狭線幅レーザ評価対応高分解能分光計
産業および研究分野においてレーザの特性評価要求が急進展しており、スペクトル分解能と精度に対する要求が益々高くなっている。現在の分光計は通常、小型化とパフォーマンスの間にトレードオフがあり、常に波長計を併用する必要がある。仏レゾリューション・スペクトラ・システムズ社のスペクトロメータは、VIS-NIR(630〜1100nm)領域における狭線幅レーザ(FWHM<0.3nm)のスペクトル特性評価で他に存在しない特徴を提供している。SWIFTS技術をベースにしたスペクトロメータの主な特徴は、コンパクト、高いスペクトル分解能と高精度である。トリガー機能と高速性により同社のスペクトロメータは、連続波(CW)とパルスレーザの評価に適しており、スペクトルアナライザと波長計の両機能を同時に利用することができる。
波長と線幅計測を統合
シングルモードレーザの主要なスペクトル評価は、その中心波長と線幅で定義される。これら2つのパラメータは、一定条件下で変動する可能性がある。ZOOM Spectraは、レーザの中心波長と線幅の両方を測定し、線幅は6GHzスペクトル分解能で0.300nm以下の線幅を測定できる。図1は、10Hz、5Hzと20Hz、3つの異なる繰り返しレートで動作するNd:YAGレーザを示している。ZOOM Spectraは、絶対精度650MHzで異なる繰り返しレートの中心波長と線幅の変動を測定する。
狭帯域チューナブルレーザ
波長とスペクトルモードの特性評価は、狭帯域チューナブルレーザの操作における重要部分をなす。MICRO Spectraは、こうしたレーザモニタリングにとってコンパクトで高性能なソリューションである。
MICRO Spectraスペクトロメータを用いてチューナブルダイオードレーザの特性を評価した。図2に示したように、ダイオードレーザは30nmの範囲で可変である。MICRO Spectraの高いスペクトル分解能(7〜20pm /6GHz)により、1nmの範囲に広がる6つの異なるレーザモードを検出することができる。

+++

解答する問題:
- a) 分光計に関する文章の「狭線幅レーザ評価対応高分解能分光計」から「同時に利用することができる。」までを、一字一句変えずに書き写しなさい。
- b) 分光計に関する文章の最後の文の後から、その続きを書きなさい。
下の一覧は参照しなくてよい。

表示情報:
+++

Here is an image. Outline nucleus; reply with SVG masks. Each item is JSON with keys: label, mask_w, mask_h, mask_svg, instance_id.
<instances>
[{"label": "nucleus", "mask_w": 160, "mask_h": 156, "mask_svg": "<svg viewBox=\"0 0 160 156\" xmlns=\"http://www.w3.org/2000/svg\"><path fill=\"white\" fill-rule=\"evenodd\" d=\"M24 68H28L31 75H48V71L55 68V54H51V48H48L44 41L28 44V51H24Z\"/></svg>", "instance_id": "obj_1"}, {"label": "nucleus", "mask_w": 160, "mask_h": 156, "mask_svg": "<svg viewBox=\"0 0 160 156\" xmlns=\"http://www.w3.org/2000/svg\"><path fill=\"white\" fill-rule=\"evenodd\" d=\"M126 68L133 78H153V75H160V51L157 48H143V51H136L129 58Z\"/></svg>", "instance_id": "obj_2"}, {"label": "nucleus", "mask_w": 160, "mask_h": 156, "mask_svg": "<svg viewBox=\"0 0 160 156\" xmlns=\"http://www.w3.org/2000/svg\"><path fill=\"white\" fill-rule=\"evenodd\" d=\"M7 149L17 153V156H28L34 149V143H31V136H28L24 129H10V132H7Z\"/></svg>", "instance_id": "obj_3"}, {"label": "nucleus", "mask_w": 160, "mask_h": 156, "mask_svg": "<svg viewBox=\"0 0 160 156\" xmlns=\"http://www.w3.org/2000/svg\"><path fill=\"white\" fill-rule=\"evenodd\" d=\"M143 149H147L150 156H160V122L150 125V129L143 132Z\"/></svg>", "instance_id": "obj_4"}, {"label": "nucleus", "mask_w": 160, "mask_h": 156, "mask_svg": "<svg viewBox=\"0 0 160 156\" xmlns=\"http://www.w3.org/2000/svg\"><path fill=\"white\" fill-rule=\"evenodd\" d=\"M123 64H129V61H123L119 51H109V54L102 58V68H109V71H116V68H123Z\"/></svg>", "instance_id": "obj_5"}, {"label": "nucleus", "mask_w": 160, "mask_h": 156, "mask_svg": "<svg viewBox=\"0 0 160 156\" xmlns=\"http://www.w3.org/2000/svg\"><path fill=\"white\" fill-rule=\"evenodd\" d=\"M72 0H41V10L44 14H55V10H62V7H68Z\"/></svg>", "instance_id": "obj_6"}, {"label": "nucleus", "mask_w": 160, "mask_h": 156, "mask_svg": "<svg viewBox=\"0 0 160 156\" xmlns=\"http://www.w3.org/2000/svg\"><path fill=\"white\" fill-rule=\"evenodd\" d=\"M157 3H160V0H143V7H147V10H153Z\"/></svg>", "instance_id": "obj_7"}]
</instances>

+++

記述による解答:
- a)
狭線幅レーザ評価対応高分解能分光計
産業および研究分野においてレーザの特性評価要求が急進展しており、スペクトル分解能と精度に対する要求が益々高くなっている。現在の分光計は通常、小型化とパフォーマンスの間にトレードオフがあり、常に波長計を併用する必要がある。仏レゾリューション・スペクトラ・システムズ社のスペクトロメータは、VIS-NIR(630〜1100nm)領域における狭線幅レーザ(FWHM<0.3nm)のスペクトル特性評価で他に存在しない特徴を提供している。SWIFTS技術をベースにしたスペクトロメータの主な特徴は、コンパクト、高いスペクトル分解能と高精度である。トリガー機能と高速性により同社のスペクトロメータは、連続波(CW)とパルスレーザの評価に適しており、スペクトルアナライザと波長計の両機能を同時に利用することができる。

- b)
2波長同時発振レーザの特性評価
2波長同時発振レーザでは、1つ以上のレーザピークを制御する必要がある。2つのピーク間の間隔とその絶対波長を制御するために高分解能のスペクトロメータが必要とされる。SpectraResolverソフトウエアにより、2つ(あるいはそれ以上)のレーザ発振線のスペクトルと中心波長をリアルタイムで可視化できる。
ZOOM Spectraを使い、1060nm付近で発振する2台のチューナブルレーザを制御した。2つの波長ピークの間隔は数ナノメートルから極めて小さい、数GHzの差まで容易に測定する事ができる。図3に示したように、2つのレーザ発振線は1.3nmから0.1nmの波長間隔まで近接している。SpectraResolverソフトウエアによってスペクトル、ピークの主要特性(中心波長、線幅、相対強度)(図3)、および経時的なピーク波長の変化(図4)のリアルタイム可視化ができる。
こうした機能は、例えば、センシング用途あるいはテラヘルツ波生成で使用される2波長同時発振レーザの開発や可変性の評価にとって役立つ。一例として、これは2波長同時発振780nmTi:Saレーザで実証されている。このレーザはフランスIPRでデモされたもので、高スペクトル純度チューナブルCWTHz生成に最適化されている。ZOOMSpectraは、レーザの開発過程において、マルチモード、シングルモード、2波長同時発振動作、レーザのTHz可変性の確認など、様々な段階で使用された(1)。